Rimpiangiamo quel Paese povero e ingenuo, idealista e scanzonato, nel quale era facile far credere alla popolazione che le madonne piangessero e che in caso di vittoria dei comunisti avremmo avuto i cosacchi pronti ad abbeverarsi in piazza San Pietro ma nella quale, al tempo stesso, le persone perbene non erano ancora considerate fesse, essere onesti non costava fatica e nessuno si sarebbe mai sognato di mettere in discussione le conquiste democratiche legate alla Costituzione, in quanto era ancora viva la memoria di cosa fosse stato il fascismo e di quanti lutti, sangue e disperazione ci fosse costato.

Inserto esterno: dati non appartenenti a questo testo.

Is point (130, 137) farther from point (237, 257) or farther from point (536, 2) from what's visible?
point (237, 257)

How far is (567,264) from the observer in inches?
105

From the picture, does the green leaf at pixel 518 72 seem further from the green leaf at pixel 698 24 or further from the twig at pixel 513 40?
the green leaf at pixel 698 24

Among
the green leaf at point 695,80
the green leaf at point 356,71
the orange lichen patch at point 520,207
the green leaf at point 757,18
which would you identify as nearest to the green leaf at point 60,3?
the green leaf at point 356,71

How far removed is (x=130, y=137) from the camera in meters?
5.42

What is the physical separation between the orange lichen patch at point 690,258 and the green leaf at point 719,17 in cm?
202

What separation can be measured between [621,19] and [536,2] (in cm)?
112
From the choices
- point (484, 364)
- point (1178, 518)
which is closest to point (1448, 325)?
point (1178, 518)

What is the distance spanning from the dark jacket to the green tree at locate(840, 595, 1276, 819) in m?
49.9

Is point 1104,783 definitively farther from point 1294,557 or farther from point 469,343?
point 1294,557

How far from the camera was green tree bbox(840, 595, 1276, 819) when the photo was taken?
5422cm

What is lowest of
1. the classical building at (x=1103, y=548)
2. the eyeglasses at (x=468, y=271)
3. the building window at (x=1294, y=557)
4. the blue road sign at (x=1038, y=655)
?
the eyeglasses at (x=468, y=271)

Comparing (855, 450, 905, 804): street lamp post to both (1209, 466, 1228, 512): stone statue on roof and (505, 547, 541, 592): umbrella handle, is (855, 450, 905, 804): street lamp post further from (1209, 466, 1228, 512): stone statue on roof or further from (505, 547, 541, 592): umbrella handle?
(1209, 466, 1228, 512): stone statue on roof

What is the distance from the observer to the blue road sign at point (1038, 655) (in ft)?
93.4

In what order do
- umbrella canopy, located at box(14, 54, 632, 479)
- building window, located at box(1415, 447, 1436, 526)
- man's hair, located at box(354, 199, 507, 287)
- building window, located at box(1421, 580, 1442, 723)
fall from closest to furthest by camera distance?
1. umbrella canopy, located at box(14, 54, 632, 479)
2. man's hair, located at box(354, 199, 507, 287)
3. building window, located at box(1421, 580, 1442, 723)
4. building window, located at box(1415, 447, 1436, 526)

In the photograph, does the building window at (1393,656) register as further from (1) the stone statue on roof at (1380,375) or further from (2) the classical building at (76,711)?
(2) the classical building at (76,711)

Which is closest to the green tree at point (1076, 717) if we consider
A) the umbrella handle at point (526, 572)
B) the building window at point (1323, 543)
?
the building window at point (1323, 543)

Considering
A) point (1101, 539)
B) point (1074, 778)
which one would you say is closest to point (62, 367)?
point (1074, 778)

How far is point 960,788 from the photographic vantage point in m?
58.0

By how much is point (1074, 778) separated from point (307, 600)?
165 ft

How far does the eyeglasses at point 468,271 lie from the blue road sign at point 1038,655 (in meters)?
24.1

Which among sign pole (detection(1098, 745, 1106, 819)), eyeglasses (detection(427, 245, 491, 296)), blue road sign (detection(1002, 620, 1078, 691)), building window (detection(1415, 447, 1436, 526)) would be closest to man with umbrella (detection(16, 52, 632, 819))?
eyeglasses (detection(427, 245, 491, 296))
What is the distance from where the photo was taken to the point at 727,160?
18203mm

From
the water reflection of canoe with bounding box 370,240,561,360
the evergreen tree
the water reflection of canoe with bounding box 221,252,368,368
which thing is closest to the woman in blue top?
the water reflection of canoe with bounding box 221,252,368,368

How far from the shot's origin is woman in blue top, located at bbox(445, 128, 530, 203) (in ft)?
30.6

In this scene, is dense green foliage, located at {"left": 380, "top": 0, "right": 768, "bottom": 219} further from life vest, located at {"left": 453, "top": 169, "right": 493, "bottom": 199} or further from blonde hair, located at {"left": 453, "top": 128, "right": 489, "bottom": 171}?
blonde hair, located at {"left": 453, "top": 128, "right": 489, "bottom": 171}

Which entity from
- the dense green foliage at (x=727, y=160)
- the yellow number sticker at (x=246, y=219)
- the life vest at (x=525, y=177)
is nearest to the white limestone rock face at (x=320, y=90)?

Rimpiangiamo quel cinema, a metà fra neo-realismo e commedia all’italiana, denuncia e dilagante voglia di vivere, analisi e riscatto, lotta contro la disperazione e il disincanto e grande favola collettiva, in un tempo nel quale anche le utopie erano ammesse e considerate con benevolenza.
Silvana Pampanini non è stata un’attrice universale, benché non le mancassero i tratti tipici della diva, e possiamo dire che sia durata una sola stagione, quella a cavallo fra gli anni Quaranta e i Cinquanta, prima di un garbato declino senza particolari sofferenze. È stata, come detto, l’immagine di un’epoca, il volto di un’Italia in cerca di riscatto, l’attrice mito di una-due generazioni, salvo capire al momento opportuno che era giunta l’ora di farsi da parte, che la sua bellezza esplosiva non era più quella degli anni d’oro, che quell’Italia non esisteva più e che anche il suo modo di intendere il cinema, probabilmente, non avrebbe più funzionato.

E così si è progressivamente ritirata dalle scene, senza rancori, rispettata e stimata da tutti, facendo calare lentamente il sipario su una bella storia nella quale è tuttora facile riconoscersi, su una magia sbocciata a Miss Italia nel ’46, in un paese ancora ridotto in macerie e squassato da vendette e rappresaglie, e destinata a durare il giusto, prima di cedere il posto ad altre dive, ad altre bellezze, ad altre icone al passo con un mondo che stava vorticosamente cambiando, dando vita a stagioni di gloria ugualmente effimere ma senz’altro meno romantiche.

È uscita di scena con eleganza e buonsenso, è invecchiata bene, ha raggiunto i novant’anni e se n’è andata senza clamore, lasciando che a parlare fosse il ricordo di ciò che è stata, della sua meraviglia ammaliante, del suo essere l’emblema di una nazione che voleva tornare a volare, dei sogni e delle speranze di ragazzi che avevano visto la morte, l’orrore, la devastazione e pianto innumerevoli lacrime per amici, parenti e conoscenti caduti sull’uno o sull’altro fronte di quella barbarie.
Addio a un’Italia che non c’è più, addio ai suoi simboli, alla sua poesia, alla sua bellezza, alle sue tragedie, alle sue speranze e a tutto ciò che ha caratterizzato quegli anni lontani e irripetibili. Addio a un cinema dal sapore antico, a una signorilità che progressivamente è andata perduta, a uno stupore e a un’innocenza quasi fanciullesca, a un candore ingenuo e dolcissimo del quale avvertiamo sinceramente la mancanza, anche perché ne avremmo più che mai bisogno.